** Start Quoted text **

# Galveston Wade



## troutsupport (May 22, 2006)

Snuck in before the front hit to check a big trout spot. As you can see it was hot and I couldn't even put on a wading jacket when we did get out to wade. Bait hasn't left the bay and we need a couple more hard north tide droppers to get the shrimp out. Caught this guy and a handfull of keeper trout on Litl Johns in Golden Bream on 1/8th oz. and One Knockers in bone. That's how it goes trophy hunting sometimes, one minute its an 8lber.. and sometimes it's a couple keepers is all. Was great to get out and wade the mud and shell and there was plenty of mullet in the area... won't be long. Until then keep following the schools and hammering the flounder guys. Good luck.

For those of you that want to catch more redfish this winter... and have a chance at a lifetime trout... look into getting the Big Trout DVD for Christmas. We frequently catch many redfish fishing in the same areas as our Big Trout producers. Don't take my word for it, just ask a fellow 2cooler or see any of the testimonials on the board or on the site.

http://www.troutsupport.com


----------



## Sgrem (Oct 5, 2005)

Great fish man!
Always excellent guidance.


----------



## Olliver (Oct 24, 2016)

Nice pictures.

** End Quoted text **
** Start Material shown **

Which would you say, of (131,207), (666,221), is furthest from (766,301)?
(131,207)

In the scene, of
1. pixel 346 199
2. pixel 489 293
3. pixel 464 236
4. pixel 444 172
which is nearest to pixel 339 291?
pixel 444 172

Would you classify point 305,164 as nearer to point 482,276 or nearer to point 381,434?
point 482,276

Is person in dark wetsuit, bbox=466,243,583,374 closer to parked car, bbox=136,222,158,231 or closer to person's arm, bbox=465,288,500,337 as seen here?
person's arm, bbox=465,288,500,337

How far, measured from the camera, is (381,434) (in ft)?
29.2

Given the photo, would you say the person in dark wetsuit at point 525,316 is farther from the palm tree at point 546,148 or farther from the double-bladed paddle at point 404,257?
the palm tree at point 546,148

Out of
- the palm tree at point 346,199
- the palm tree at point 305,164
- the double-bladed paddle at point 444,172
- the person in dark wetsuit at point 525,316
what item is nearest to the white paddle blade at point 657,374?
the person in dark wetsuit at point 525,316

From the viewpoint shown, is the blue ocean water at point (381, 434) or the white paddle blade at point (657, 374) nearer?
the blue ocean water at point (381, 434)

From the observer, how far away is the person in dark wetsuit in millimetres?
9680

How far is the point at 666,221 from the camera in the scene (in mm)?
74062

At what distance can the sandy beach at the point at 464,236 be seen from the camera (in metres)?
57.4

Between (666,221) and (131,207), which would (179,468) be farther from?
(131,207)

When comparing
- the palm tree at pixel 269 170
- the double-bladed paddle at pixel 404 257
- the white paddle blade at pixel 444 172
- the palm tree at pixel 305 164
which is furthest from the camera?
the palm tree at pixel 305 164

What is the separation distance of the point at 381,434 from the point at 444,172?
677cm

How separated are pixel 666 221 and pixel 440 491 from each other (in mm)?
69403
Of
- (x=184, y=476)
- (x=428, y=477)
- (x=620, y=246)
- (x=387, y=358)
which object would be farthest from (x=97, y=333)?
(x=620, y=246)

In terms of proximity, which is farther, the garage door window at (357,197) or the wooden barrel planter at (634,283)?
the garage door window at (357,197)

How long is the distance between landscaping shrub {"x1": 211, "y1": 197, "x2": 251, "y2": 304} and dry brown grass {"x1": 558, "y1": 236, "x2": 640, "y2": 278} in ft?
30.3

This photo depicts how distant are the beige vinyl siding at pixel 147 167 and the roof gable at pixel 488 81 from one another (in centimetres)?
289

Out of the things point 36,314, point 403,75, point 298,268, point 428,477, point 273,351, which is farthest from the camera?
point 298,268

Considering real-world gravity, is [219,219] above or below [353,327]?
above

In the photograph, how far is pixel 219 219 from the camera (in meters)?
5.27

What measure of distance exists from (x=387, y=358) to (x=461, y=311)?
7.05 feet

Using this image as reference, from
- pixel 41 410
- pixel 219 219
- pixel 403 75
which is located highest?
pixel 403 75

** End Material shown **

- [Set task]
Give the username of every person who posted in the Galveston wade fishing thread.

- [Response]
troutsupport, Sgrem, Olliver